Jennifer Aniston’s character in Office Space is probably right: most people hate their jobs and yet find ways to reach happiness anyway. My impression that work is supposed to be stimulating and empowering is a product of my extremely privileged background; for most people, it’s not quite like that. Still, though, I simply can’t face the idea that I could spend my life not enjoying the work I do, perhaps because I know I will be defined by it. The life of Alex-the-lawyer will be totally unlike Alex-the-professor, and not just for eight hours a day. As such, it’s a little disheartening to realize, through my time here, that perhaps I am not cut out for life in academia.

As usual, though, the situation in Uganda helps me keep things in perspective and reminds me of how lucky I have been to have consistent, well-paid, and (generally) intellectually stimulating work.
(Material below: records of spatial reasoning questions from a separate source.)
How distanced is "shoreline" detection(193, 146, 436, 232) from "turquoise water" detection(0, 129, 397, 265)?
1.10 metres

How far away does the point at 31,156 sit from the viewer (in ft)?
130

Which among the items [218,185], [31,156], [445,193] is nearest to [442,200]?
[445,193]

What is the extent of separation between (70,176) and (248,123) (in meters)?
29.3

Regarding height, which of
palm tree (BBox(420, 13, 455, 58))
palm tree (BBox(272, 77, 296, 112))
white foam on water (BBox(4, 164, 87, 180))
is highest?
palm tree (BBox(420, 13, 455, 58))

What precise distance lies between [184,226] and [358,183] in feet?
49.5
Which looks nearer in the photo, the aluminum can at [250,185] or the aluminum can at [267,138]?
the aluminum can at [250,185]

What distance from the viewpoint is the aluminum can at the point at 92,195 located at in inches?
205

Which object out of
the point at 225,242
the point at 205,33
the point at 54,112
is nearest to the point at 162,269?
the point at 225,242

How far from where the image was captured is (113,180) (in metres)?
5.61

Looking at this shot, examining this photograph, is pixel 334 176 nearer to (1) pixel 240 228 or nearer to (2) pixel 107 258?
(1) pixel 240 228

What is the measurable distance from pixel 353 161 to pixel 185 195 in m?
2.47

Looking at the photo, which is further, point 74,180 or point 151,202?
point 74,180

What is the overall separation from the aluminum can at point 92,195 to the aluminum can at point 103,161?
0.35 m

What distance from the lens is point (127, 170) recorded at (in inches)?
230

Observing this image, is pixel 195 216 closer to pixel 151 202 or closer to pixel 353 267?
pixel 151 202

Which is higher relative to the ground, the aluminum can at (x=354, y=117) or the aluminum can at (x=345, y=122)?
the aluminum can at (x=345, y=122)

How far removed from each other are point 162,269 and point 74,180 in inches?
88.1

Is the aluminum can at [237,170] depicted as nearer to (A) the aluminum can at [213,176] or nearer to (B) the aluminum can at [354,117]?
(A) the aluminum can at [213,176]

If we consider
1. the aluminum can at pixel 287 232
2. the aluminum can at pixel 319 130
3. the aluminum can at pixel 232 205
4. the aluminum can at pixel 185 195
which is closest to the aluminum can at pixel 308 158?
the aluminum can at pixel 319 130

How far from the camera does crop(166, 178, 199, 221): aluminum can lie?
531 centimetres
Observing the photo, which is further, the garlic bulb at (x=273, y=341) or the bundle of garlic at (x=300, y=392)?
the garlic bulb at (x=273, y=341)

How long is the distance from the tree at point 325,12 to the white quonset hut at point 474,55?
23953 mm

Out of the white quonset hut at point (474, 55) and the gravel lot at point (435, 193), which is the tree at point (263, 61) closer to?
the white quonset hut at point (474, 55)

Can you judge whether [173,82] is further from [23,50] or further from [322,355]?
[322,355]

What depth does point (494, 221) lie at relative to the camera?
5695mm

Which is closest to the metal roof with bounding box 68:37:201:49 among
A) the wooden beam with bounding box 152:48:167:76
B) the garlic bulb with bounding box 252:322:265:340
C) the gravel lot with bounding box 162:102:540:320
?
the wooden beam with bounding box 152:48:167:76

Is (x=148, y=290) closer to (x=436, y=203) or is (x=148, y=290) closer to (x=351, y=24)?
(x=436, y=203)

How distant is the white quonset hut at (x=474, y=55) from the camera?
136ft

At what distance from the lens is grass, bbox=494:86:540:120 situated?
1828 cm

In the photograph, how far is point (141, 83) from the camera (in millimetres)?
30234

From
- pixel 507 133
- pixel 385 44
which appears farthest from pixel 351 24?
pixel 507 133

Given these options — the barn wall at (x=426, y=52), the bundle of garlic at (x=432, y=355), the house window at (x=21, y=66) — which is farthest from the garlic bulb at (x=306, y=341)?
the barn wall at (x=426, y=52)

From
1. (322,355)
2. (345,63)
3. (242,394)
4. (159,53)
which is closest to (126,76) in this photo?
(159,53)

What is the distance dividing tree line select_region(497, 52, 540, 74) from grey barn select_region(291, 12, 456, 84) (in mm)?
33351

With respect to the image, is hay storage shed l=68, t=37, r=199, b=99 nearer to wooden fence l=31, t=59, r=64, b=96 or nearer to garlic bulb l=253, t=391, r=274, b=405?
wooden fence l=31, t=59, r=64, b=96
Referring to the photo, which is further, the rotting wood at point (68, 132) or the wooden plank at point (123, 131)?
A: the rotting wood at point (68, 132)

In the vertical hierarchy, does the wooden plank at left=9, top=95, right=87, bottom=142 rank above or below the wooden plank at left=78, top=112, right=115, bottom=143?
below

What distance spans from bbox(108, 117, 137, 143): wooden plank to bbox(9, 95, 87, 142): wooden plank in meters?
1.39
And, whenever I’m really down on my job, I think of Shatya.

Most days when we are in Kampala, we work out of Guy’s apartment, a nice flat in a three-story building situated inside a walled compound in Minister’s Village, Ntinda. We typically arrive and leave at absurd hours. No matter what the hour, though, Shatya, the young woman who acts as the gatekeeper, is there to open the gate for us. She is literally on call every hour of every day; her home is a tiny 4’x6’ room attached the gate, and I have only once seen her venture outside the compound, and that was to walk to the corner store (typically, her relatives bring her food, so she doesn’t have to leave her post). I haven’t asked what she is paid, but I doubt it’s much.

In a sense, Shatya is lucky, because the unemployment situation in Uganda is pretty desperate. A huge number of people have no income whatsoever. But it’s the types of work people do have that frightens me more. Occupations here are so astonishingly trivial that it boggles my mind. When we go to restaurants, there are attendants to direct us where to park, even though everyone in the city takes mass transit and the lots are utterly empty. Masses of healthy young men wait by roadsides to re-sell used sandles or hawk fried bananas. Our five-room hotel has an assault-rifle wielding guard to protect a once again unoccupied parking lot. Imagine a woman using a wicker hand-broom to sweep loose gravel from a dirt road into a paper plate, and you have perhaps the best possible picture of what I’m talking about.

Whether or not others choose to value themselves based on the work they do – as do I – I think it is fair to argue that the employment people have reflects the value society places in them. If this is indeed true, I shudder to think about the worth society (by which I do not mean Uganda but the whole world economic and social order) places on someone like Shatya. Have we – through our support and participation in the present way of the world – really decided that someone’s life can be so worthless that they should spend their waking (and, for Shatya, un-waking) hours opening a gate for people who could easily do it themselves?

A final comment that has been bouncing around in my head for weeks, but I haven’t yet figured out how to articulate. A lot has been written about the dignity and pride of the impoverished, of the power of the human spirit to find meaning and fulfillment in adverse circumstances. Some might criticize me for suggesting that the work I here see is trite and trivial, when the people doing that work might nonetheless take pride in it. My own observation, though, is that people here know they are getting screwed. Shatya does not have the friendly subservience of an eager-to-be-exploited doorman. She quite clearly hates what she does and resents the very people who pay her.

All this fits into perhaps the biggest thing I am taking away from Uganda: poverty sucks. For all my attempts to see some silver lining to life in the third world, to note the advantages of a more laid-back way of life and the way people bond together to overcome adversity, the reality is that life here is a grind. The degradation people face on a daily basis is so much more than just being deprived of a few material goods. It is also being forced to watch your life tick away, doing something that you know is valueless and being treated accordingly.